Meine beiden sind auch schon auf schönes Wretter eingstellt.
Der eine hat die Brille schon auf, und der andere macht Sport für die Sommer Figur.

 

 

Lieben Gruß Anna


----------



## Digicat (11. Feb. 2008)

*AW: Sammel-Thread: Unsere Lieblinge - oder unsere Miau`s & WauWau`s ....*

Jürgen & Uwe

Ich glaubs schon, ja, ja  

aber ein komisches Paar geben sie schon ab   

Apropo Katze und Hund, kleine Geschichte vor kurzen uns passiert:

Bin die Landstraße nach Wr. Neustadt gefahren, sehe ich einen Hund ohne Herrl am Straßenrand sitzen, wohlgemerkt mit 100 km/h vorbei gerauscht.

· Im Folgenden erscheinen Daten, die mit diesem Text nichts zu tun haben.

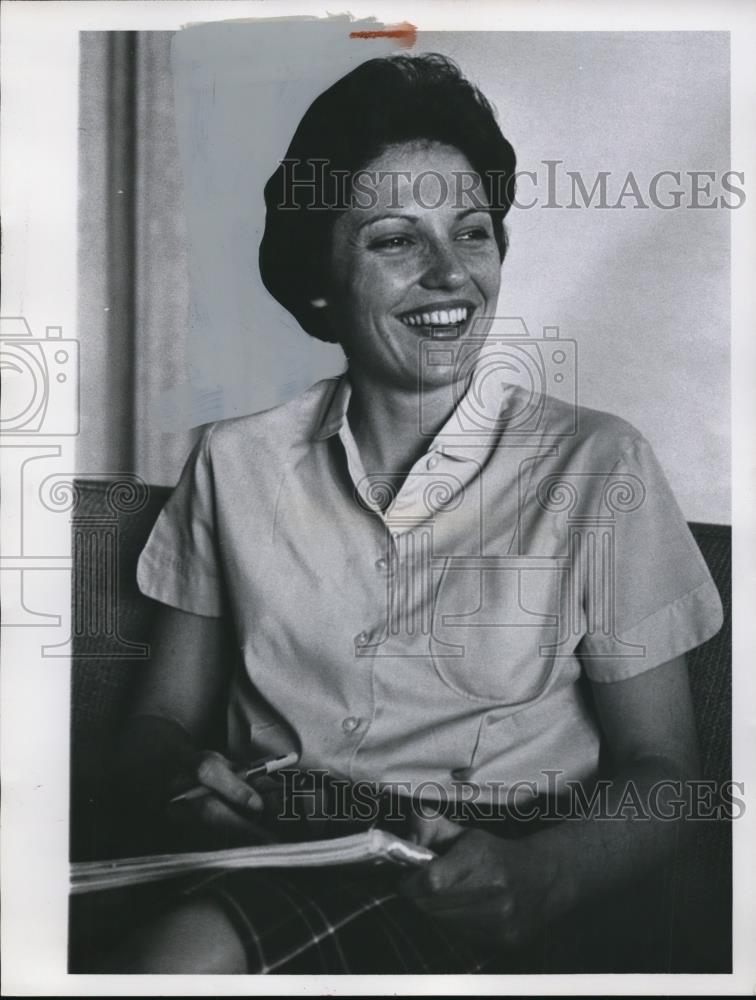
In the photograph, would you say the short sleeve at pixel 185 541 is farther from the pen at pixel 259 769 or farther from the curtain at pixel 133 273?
the pen at pixel 259 769

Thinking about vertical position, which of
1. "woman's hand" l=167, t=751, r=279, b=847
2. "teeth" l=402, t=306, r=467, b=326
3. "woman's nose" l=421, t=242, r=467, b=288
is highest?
"woman's nose" l=421, t=242, r=467, b=288

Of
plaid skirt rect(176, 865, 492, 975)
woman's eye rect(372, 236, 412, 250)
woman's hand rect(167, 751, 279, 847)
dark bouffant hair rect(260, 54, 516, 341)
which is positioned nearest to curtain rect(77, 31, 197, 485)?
dark bouffant hair rect(260, 54, 516, 341)

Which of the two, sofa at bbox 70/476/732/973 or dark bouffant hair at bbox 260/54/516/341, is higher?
dark bouffant hair at bbox 260/54/516/341

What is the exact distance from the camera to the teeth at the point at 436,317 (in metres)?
1.20

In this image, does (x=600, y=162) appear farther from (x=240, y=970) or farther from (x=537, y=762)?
(x=240, y=970)

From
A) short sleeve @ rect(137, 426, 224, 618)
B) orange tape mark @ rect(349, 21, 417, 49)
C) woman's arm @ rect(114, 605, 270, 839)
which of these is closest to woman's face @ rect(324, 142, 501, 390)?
orange tape mark @ rect(349, 21, 417, 49)

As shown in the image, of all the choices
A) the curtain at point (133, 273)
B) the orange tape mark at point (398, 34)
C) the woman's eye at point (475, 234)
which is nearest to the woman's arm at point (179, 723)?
the curtain at point (133, 273)

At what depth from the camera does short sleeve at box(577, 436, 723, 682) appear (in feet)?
3.90

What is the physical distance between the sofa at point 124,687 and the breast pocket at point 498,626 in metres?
0.20

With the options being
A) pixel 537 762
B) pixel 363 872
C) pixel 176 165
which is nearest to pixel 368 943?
pixel 363 872

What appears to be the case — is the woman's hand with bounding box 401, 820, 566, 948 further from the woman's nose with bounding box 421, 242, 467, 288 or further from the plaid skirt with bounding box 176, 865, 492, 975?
the woman's nose with bounding box 421, 242, 467, 288

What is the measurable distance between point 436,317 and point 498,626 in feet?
1.17

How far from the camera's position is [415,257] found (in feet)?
3.92

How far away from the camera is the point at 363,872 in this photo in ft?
3.84
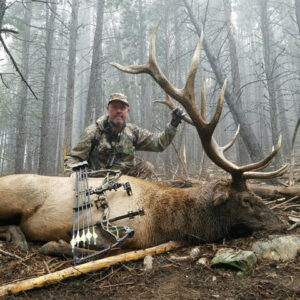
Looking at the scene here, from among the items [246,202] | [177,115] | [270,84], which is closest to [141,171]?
[177,115]

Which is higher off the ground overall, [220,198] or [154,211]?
[220,198]

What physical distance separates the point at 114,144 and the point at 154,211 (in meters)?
2.15

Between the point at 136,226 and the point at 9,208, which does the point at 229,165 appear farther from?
the point at 9,208

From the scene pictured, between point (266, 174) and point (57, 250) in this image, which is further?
point (266, 174)

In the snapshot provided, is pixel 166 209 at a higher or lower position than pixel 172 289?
higher

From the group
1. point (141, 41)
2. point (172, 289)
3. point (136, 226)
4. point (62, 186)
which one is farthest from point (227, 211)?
point (141, 41)

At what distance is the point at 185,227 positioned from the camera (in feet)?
11.3

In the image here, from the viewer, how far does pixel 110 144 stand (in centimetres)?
529

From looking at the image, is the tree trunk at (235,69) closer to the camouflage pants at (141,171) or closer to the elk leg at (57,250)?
the camouflage pants at (141,171)

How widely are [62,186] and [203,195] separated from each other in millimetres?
1846

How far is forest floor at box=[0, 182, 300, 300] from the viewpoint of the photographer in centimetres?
211

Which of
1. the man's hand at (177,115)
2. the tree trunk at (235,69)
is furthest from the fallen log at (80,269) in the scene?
the tree trunk at (235,69)

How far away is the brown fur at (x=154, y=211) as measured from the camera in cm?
337

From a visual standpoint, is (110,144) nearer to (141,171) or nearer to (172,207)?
(141,171)
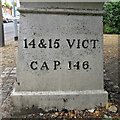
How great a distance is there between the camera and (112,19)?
11.3 m

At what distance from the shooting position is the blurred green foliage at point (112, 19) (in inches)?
437

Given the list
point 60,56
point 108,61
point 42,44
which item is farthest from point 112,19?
point 42,44

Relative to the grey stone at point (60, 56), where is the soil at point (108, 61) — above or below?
below

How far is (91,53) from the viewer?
2598mm

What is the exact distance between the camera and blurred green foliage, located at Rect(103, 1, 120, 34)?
36.4 ft

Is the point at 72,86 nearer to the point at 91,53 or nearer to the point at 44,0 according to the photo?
the point at 91,53

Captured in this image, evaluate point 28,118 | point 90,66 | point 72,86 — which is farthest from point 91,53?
point 28,118

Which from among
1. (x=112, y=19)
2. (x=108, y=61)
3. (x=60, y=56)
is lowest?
(x=108, y=61)

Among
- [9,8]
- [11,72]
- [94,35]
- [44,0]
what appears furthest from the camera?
[9,8]

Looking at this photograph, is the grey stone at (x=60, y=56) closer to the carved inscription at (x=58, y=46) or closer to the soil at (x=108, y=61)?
the carved inscription at (x=58, y=46)

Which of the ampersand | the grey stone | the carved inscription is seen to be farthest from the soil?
the ampersand

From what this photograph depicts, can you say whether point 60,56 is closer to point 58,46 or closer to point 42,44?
point 58,46

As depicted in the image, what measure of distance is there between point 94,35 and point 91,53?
0.27m

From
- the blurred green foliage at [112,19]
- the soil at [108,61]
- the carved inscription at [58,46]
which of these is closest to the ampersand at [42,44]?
the carved inscription at [58,46]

Notbremse, umgedreht, Hund weg; dann sehe ich 100m weiter, läuft der kleine "*******r" Rauhhaardackel mir entgegen. Gut schnapp den Hund, kannst ja nicht auf dieser Straße weiterlaufen lassen, und ab zum Bhf., meine Gattin abholen.

Was tun wir, fragte sie. Der kleine Rauhhaar hatte eine Hundemarke wo man den Besitzer ausfindig machen kann. Also ab nach Hause.

Gut zu Hause angekommen, Dackel ins Haus rein, und so wie immer begrüßen wir die Miezen, die schon hinter der Diehlentür warten. 

Aber es kommt alles anders als man denkt. Dackel sieht Katzen und will sie auch gleich "fressen", sowas von aggressiv habe ich noch nicht gesehen. Katzen so groß (Fell aufgestellt) habe ich aber auch noch nicht gesehen, wußte gar nicht wie groß die werden können. Fazit: Katzen am Kasten, Hund unten.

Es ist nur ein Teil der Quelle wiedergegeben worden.